The Telecom Regulatory Authority of India (TRAI) has defended its recent amendments to the regulatory framework for the broadcasting sector stating that it has been done to address the anomalies such as excessive price hikes by broadcasters in a la carte prices of channels and other issues concerning network capacity fee faced by consumers.
It added that these changes balance the interests of both the broadcasters and the Distribution Platform Operators (DPOs) by creating a level-playing field.
Last week, the Indian Broadcasting Foundation had expressed grave concerns regarding the amendments, calling them “arbitrary” and stated that they will trigger large-scale disruptions and adversely impact the growth of the sector.
Addressing a press conference on Monday, TRAI Chairman RS Sharma said: “The purpose of bringing these amendments was to fine-tune the regulatory framework and address the aberrations in the framework that we have observed in the past one year. Our primary focus is consumer empowerment.”
Twin conditions
To a query on the twin-conditions imposed on bouquet discounts, he said: “We are certainly not against bouquets but we are against any attempts to distort the choices of consumers by making a la carte pricing illusory.” He added that this view has been endorsed by the Supreme Court.
Elaborating, TRAI Secretary SK Gupta said: “When the NTO was implemented in December 2018, some of the leading broadcasters increased the MRP of some of their channels by more than 200 per cent in line with the earlier ceiling of MRP of ₹19 for a channel to become part of the bouquet. As a regulator, it’s our duty to ensure such an aberration does not happen, and consumers should not face hardships due to such a price hike.”

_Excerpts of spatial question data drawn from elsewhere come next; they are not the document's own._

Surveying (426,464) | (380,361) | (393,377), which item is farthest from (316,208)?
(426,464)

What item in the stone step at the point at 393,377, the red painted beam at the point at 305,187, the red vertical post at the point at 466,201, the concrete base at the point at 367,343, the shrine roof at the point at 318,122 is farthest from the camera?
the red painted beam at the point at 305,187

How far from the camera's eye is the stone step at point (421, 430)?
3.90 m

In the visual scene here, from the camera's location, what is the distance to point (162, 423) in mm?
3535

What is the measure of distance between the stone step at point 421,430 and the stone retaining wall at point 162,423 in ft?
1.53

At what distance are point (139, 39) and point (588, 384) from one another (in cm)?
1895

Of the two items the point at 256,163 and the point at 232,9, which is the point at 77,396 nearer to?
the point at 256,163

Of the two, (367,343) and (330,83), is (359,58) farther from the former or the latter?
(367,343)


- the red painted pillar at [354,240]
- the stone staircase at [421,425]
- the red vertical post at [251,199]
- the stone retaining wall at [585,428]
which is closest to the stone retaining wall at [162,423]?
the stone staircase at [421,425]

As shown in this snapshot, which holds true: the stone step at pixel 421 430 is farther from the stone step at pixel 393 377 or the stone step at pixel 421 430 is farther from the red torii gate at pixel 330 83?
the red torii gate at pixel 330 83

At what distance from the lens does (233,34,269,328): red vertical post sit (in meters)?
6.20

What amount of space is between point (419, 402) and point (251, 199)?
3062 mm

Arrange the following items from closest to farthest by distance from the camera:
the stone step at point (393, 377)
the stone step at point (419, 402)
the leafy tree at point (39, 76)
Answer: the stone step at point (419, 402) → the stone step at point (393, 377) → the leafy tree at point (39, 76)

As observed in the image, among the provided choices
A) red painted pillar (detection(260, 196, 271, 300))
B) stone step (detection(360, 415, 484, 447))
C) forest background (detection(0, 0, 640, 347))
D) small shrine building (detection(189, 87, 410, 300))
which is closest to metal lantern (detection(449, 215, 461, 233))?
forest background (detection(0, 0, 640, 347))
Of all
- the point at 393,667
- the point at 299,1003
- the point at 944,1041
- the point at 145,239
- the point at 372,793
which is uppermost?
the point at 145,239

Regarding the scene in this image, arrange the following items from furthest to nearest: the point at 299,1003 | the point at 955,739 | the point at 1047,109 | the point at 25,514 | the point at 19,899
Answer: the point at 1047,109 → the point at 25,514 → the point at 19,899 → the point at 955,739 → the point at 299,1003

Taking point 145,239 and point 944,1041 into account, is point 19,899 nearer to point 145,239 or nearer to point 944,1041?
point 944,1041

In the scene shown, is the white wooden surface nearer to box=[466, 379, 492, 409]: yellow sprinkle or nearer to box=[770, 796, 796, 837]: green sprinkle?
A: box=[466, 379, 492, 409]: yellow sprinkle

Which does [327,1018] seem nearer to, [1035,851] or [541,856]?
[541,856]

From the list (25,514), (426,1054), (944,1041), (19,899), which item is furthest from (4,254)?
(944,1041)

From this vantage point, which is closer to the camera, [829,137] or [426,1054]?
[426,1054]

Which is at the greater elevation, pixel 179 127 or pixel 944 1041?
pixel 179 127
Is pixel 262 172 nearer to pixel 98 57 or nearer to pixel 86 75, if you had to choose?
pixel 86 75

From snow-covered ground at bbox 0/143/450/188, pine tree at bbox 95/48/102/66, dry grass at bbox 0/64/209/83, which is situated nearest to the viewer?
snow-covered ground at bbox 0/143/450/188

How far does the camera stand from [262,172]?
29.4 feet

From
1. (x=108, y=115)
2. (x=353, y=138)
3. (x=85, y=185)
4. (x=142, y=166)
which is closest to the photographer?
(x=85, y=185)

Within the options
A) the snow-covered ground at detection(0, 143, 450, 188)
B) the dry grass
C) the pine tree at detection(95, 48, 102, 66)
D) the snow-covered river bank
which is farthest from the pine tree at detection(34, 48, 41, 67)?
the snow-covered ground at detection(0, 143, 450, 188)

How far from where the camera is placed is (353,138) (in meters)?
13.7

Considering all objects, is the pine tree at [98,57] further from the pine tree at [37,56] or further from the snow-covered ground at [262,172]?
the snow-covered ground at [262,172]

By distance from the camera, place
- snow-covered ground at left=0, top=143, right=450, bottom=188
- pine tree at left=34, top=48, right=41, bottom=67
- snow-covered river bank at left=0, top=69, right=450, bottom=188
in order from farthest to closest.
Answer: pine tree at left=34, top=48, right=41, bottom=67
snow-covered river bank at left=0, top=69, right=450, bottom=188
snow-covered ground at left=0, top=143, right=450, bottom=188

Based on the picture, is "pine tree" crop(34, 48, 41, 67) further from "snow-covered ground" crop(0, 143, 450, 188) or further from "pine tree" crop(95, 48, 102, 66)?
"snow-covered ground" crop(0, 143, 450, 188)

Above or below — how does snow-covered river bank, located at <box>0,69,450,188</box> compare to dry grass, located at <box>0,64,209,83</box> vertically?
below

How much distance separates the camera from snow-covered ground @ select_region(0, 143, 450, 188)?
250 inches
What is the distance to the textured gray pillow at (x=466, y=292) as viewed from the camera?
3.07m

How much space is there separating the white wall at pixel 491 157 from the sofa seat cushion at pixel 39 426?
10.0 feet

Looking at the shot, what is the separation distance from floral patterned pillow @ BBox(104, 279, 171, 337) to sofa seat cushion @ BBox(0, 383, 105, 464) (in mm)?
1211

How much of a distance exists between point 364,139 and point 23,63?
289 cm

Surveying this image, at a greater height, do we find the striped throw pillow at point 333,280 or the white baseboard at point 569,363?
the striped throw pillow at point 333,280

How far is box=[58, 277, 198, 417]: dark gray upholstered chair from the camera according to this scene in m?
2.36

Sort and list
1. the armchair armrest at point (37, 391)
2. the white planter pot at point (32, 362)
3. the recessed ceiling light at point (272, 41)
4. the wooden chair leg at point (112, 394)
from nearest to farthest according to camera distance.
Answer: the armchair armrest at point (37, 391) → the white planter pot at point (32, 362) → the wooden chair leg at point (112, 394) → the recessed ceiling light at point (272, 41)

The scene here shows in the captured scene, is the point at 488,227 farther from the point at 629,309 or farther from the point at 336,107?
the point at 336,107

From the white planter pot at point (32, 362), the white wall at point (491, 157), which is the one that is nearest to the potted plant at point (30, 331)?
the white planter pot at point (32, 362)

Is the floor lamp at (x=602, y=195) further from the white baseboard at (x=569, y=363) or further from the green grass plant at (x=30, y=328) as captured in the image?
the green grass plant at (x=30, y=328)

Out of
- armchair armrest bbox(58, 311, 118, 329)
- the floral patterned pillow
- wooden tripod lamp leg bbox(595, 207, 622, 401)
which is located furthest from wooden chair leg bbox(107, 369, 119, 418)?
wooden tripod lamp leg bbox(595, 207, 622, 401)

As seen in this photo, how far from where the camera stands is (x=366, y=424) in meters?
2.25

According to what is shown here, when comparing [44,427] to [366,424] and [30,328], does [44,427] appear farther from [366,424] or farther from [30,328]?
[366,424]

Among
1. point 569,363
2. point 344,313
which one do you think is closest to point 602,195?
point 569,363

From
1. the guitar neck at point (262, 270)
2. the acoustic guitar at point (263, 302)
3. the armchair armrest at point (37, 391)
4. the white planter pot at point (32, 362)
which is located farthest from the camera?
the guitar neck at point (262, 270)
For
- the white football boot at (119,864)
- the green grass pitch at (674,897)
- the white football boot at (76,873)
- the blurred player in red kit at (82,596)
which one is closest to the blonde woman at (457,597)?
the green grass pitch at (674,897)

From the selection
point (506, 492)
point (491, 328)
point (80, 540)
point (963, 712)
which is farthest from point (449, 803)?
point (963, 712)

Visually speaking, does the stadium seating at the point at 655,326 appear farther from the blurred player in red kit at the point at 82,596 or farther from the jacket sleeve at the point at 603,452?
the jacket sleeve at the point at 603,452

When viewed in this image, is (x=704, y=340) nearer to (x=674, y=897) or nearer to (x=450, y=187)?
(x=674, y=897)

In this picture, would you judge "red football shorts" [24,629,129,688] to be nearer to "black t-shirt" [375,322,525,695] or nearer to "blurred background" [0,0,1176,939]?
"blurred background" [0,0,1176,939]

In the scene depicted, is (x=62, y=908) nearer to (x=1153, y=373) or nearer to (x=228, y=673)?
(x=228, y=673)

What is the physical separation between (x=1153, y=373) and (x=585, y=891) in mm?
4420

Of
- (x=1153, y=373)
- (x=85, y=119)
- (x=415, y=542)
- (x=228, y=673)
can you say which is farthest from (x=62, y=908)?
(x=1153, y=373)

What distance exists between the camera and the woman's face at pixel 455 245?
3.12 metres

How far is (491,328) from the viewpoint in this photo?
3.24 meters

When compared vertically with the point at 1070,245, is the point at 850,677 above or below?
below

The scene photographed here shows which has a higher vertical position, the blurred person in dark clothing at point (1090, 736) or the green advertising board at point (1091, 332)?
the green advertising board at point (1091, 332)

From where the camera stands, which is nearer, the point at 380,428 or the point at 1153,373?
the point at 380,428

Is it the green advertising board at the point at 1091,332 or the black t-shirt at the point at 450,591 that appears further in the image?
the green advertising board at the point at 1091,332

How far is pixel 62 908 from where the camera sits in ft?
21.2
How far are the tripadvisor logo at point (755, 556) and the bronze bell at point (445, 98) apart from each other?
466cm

“We are not trying to regulate the pricing of channels. But we believe reduction in the ceiling price of a pay channel for inclusion in bouquet from ₹19 to ₹12 and the introduction of twin conditions on bouquet discounts will ensure fair packaging of bouquets and reasonable price of a channel on an a la carte basis,” he added.
Meanwhile, officials added that the regulator is also now working with the stakeholders to allow consumers to access, subscribe or delete channels of their choice and modify their subscription plans through a TRAI app.
The regulator added that the amendments are to ensure that the consumers have choice in subscribing to channels either a la carte or as part of a bouquet.
Creating a level playing field
On concerns that the amendments will adversely impact the viability of niche and smaller channels, Sharma said: “We believe small and regional broadcasters will in fact now get a level-playing field and will be able to compete much better in the ecosystem with the amendments. Capping of the carriage fee payable by broadcasters to DPOs will ensure the viability of news, regional and niche channels. In addition, capping of maximum network capacity fee at ₹160/month (excluding taxes) will mean higher chances of news and regional FTA channels being viewed.”
To a query on IBF looking at a legal recourse against the amendments, Sharma said: “Our basic DNA is to be consultative. While anyone has the right to go to court, we are open to discussion on concerns regarding these regulations.”
While broadcasters have to declare their revised prices by January 15, the new framework will come into effect from March 1 for consumers.